● **Extract provided**
"""

Multiple DSC pipelines

In this tutorial we further expand benchmark of the DSC problem described in DSC Introduction, to demonstrate the use of multiple pipelines (pipeline ensembles) in DSC. Material used in this document can be found in DSC vignettes repo.

Configuration

The DSC problem is similar to what we have previously worked on, i.e. comparison of location parameter estimation methods. This time we simulate data under t distribution (df = 2) and Cauchy distribution. Then before estimating location parameter using mean or median method, there is an optional transform step where we provide two methods for Winsorization. This results in two DSC pipelines:

  • simulate -> estimate -> score
  • simulate -> transform -> estimate -> score

The DSC problem is fully specified as:

#!/usr/bin/env dsc

normal: normal.R
  n: 100
  $data: x
  $true_mean: 0

t: t.R
  n: 100
  df: 2
  $data: x
  $true_mean: 3

winsor1, winsor2: winsor1.R, winsor2.R
    x: $data
    @winsor1:
      fraction: 0.05
    @winsor2:
      multiple: 3
    $data: x

mean: mean.R
  x: $data
  $est_mean: y

median: median.R
  x: $data
  $est_mean: y

sq_err: sq.R
  a: $est_mean
  b: $true_mean
  $error: e
 
abs_err: abs.R
  a: $est_mean
  b: $true_mean
  $error: e 
  
DSC:
    define:
      simulate: normal, t
      transform: winsor1, winsor2
      analyze: mean, median
      score: abs_err, sq_err
    run: simulate * (analyze, transform * analyze) * score
    exec_path: R
    output: dsc_result

where transform module ensemble contains:


  ==> ../vignettes/one_sample_location_winsor/R/winsor1.R <==
  ##  replace the extreme values with limits
  winsor1 <- function (x, fraction=.05)

"""

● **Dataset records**
"""

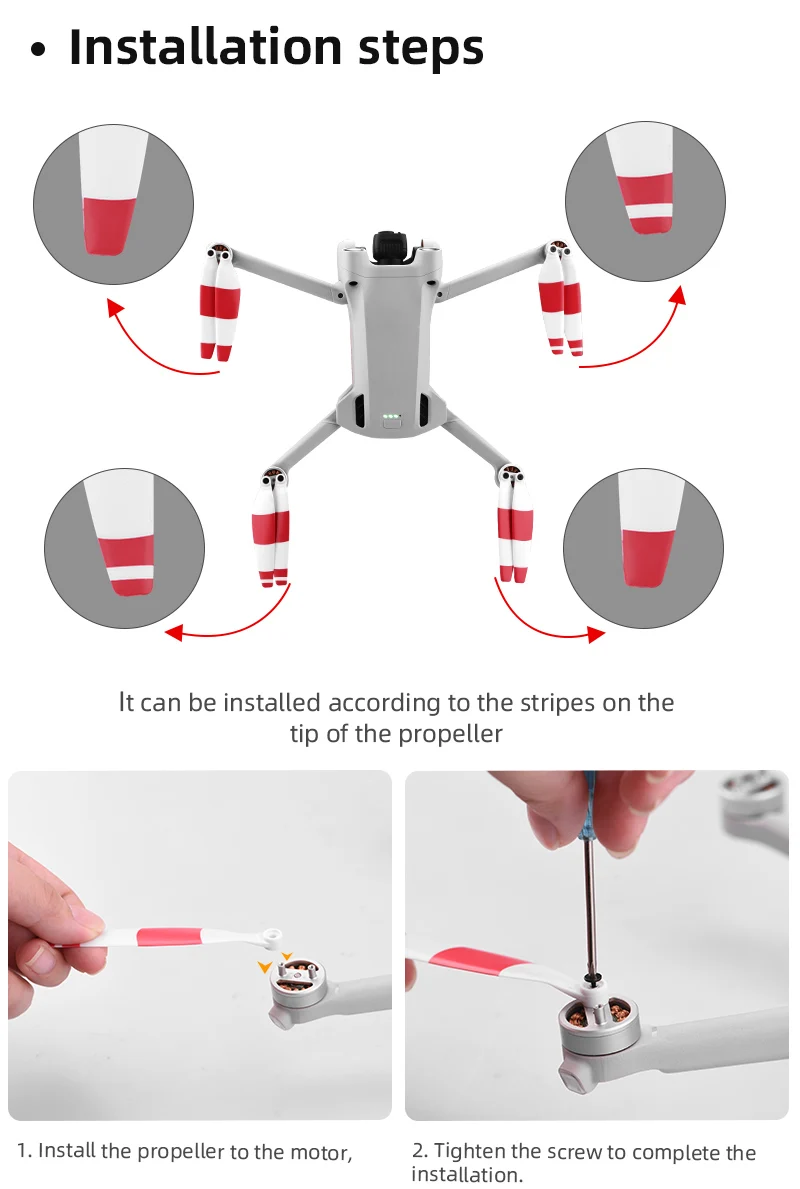 • Installation steps

It can be installed according to the stripes on the tip of the propeller

1. Install the propeller to the motor,

2. Tighten the screw to complete the installation.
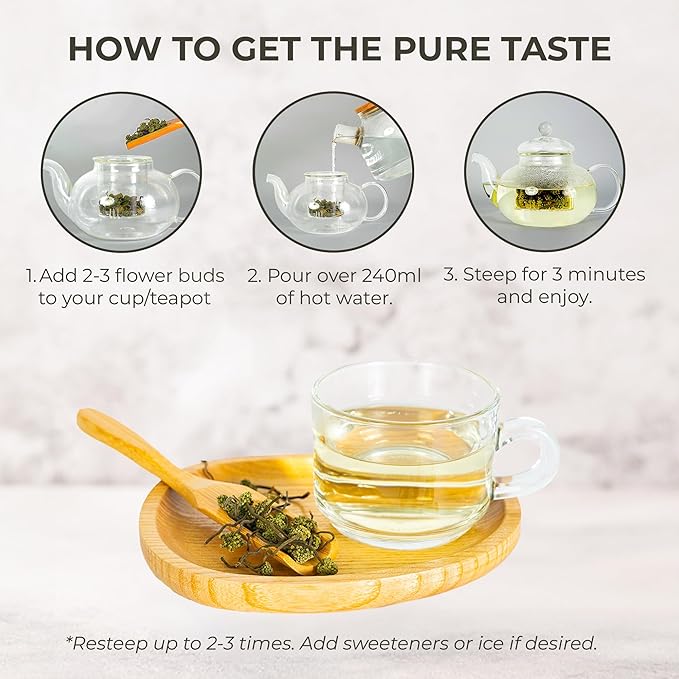 HOW TO GET THE PURE TASTE

1. Add 2-3 flower buds to your cup/teapot

2. Pour over 240ml of hot water.

3. Steep for 3 minutes and enjoy.

*Resteep up to 2-3 times. Add sweeteners or ice if desired.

"""

● **What to do**
[a] Reproduce the part of the multiple DSC pipelines tutorial that begins at the words "where transform module" and stops after "function (x, fraction=.05)".
[b] In the multiple DSC pipelines tutorial, how many degrees of freedom does the t distribution used for simulating data have?

● **Solutions below**
[a]
where transform module ensemble contains:


  ==> ../vignettes/one_sample_location_winsor/R/winsor1.R <==
  ##  replace the extreme values with limits
  winsor1 <- function (x, fraction=.05)

[b] The t distribution has 2 degrees of freedom (df = 2).